▸ **Set exercise A**
In the Hopscotch festival post, reproduce the stretch from "HOPSCOTCH Music Fest" through "entire afternoon!  Awesome.", swapping "packed" for "crowded".
▸ **Set exercise B**
Pick up the Hopscotch festival post after its last sentence and carry it on.

Thursday, September 27, 2012

HOPSCOTCH Music Fest pics 2012

Only got in 1 out of 3 days @ Hopscotch, but it was a great day!

My buddy Dwight & I started out at the fab (and FREE) day party put together by Three Lobed Recordings and good ol' WXDU:

Got there too late to see Bishop, Orcutt, Corsano ... unforch. But, I hear Three Lobed will probably formally release a recording of that. Chuck Johnson's acoustic set was great but we were way in the back, so no good pics.   BTW, King's Barcade was packed with people the entire afternoon!  Awesome.

Here's (this incarnation of) Hiss Golden Messenger.  M.C. Taylor (right) supported by Scott Hirsch (guitar) and Nathan Bowles (banjo).  Hopscotch "Band-by-Band Compendium" describes HGM like this:  "The vehicle of Bay Area import M.C. Taylor, this outfit released the wondrous Poor Moon last year.  Somehow, that album retained ample '70s country rock flavor while adding elements of spooky Southern soul and ambling roots rock." 


Between sets there were brief periods of old-timey unamplified interstitial tunes from Nathan Bowles and fiddler Mike Gangloff of Black Twig Pickers.

Above 3 photos:  Oren Ambarchi (top), David Daniell (guitar), Chris Corsano (drums).  One huge long drone / noise piece.  Dwight & I were particularly taken w/Corsano.  A highlight!

▸ **Record excerpts**
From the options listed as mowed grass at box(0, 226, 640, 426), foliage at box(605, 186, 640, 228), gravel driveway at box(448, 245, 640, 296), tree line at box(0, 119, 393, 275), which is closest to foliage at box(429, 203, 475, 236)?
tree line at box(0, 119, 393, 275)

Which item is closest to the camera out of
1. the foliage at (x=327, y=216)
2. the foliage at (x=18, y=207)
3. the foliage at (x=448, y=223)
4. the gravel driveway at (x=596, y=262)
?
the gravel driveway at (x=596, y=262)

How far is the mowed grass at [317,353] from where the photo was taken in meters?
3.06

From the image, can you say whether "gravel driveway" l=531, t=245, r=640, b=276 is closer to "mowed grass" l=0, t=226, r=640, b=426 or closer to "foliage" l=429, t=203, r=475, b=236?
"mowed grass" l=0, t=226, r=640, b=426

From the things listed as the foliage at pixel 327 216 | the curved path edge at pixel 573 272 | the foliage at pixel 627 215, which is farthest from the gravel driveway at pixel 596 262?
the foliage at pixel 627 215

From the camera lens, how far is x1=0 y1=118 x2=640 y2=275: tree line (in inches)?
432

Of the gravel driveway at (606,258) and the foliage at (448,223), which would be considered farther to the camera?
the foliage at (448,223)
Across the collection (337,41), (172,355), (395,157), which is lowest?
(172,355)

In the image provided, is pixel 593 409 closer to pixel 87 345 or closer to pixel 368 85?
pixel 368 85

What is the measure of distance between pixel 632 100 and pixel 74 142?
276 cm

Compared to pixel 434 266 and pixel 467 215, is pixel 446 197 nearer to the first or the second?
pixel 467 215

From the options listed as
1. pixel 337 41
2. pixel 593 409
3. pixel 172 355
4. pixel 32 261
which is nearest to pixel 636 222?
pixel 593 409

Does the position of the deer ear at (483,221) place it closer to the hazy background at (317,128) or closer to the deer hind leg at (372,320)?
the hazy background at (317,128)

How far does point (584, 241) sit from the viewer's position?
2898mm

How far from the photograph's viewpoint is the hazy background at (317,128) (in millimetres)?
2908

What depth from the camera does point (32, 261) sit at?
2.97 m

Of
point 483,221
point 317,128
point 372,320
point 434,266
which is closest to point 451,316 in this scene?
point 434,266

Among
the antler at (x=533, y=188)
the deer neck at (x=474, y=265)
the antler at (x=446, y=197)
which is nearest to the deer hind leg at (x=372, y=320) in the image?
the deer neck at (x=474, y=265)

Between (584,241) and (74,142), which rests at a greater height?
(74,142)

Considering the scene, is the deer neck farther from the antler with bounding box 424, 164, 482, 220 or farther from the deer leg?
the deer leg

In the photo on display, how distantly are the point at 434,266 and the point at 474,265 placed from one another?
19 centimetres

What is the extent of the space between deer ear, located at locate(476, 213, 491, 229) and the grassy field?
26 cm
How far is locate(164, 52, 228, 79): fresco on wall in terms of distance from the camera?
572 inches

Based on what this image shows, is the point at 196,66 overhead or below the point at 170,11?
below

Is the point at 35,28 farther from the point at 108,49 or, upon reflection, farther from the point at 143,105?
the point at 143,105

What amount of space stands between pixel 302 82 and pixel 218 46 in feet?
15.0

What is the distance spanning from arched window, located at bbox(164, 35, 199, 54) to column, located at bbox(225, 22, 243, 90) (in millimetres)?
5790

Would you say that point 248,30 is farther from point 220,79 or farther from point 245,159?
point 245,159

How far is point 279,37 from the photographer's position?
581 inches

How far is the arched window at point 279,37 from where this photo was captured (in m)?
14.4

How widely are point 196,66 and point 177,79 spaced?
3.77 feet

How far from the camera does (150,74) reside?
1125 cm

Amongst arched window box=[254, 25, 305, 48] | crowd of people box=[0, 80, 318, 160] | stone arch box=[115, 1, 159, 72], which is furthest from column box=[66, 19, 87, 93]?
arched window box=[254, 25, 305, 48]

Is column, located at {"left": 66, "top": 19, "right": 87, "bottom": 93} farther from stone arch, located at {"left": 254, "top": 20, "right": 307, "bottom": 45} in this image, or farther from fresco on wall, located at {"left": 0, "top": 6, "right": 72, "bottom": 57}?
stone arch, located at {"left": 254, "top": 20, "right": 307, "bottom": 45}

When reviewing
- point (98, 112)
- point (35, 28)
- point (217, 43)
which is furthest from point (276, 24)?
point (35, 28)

▸ **Expected output A**
HOPSCOTCH Music Fest pics 2012

Only got in 1 out of 3 days @ Hopscotch, but it was a great day!

My buddy Dwight & I started out at the fab (and FREE) day party put together by Three Lobed Recordings and good ol' WXDU:

Got there too late to see Bishop, Orcutt, Corsano ... unforch. But, I hear Three Lobed will probably formally release a recording of that. Chuck Johnson's acoustic set was great but we were way in the back, so no good pics.   BTW, King's Barcade was crowded with people the entire afternoon!  Awesome.

▸ **Expected output B**
The Compendium on Corsano:  "A drummer who is busy behind the kit, having collarborated with a range of experimental luminaries from Bj√∂rk to Jandek, Hopscotch's 2012 Improvisor in Residence is a master of dynamics and versatility. As capable of washing through spaces as he is exploding into them, Corsano is a situational expert."

On Ambarchi:  "The wildly productive Australian sound artist and multi-instrumentalist Oren Ambarchi is nothing if not a master of tone. Whether riding almost silently alongside Thomas Brinkman or sounding massive with Z'EV, Ambarchi's guitar manipulations dance in every corner of any given space."

Festival website on Daniell:  "Such an active collaborator and curator, it's easy to think of him in relation to other musicians first and as a solo artist second. His work in the trio San Augustin, his partnerships with Loren Connors, Rhys Chatham, Douglas McCombs, and Jeph Jerman are all filled with excellent exchanges and uncanny, almost telepathic communication.But it would be impossible to forge such fruitful partnerships without being a skillful artist in one's own right, and Daniell's solo career has been just as impressive, if not as recognized. All five of his solo albums are thoughtful explorations of his ideas and instruments. He plays drums, guitar and dulcimer, running them all through electronics to create tall, thick waves of sound."

Above:  William Tyler's set.  As you can see from the banner, we're still mid-afternoon at the WXDU / Three Lobed showcase.  "Perhaps familiar as a sideman with Lambchop and Silver Jews, it was Behold The Spirit, Tyler's 2010 debut for occasionally accompanied acoustic guitar, that suddenly turned attention. Graceful and glorious, Tyler's pieces open into teeming worlds of adventure."  Stream this performance HERE!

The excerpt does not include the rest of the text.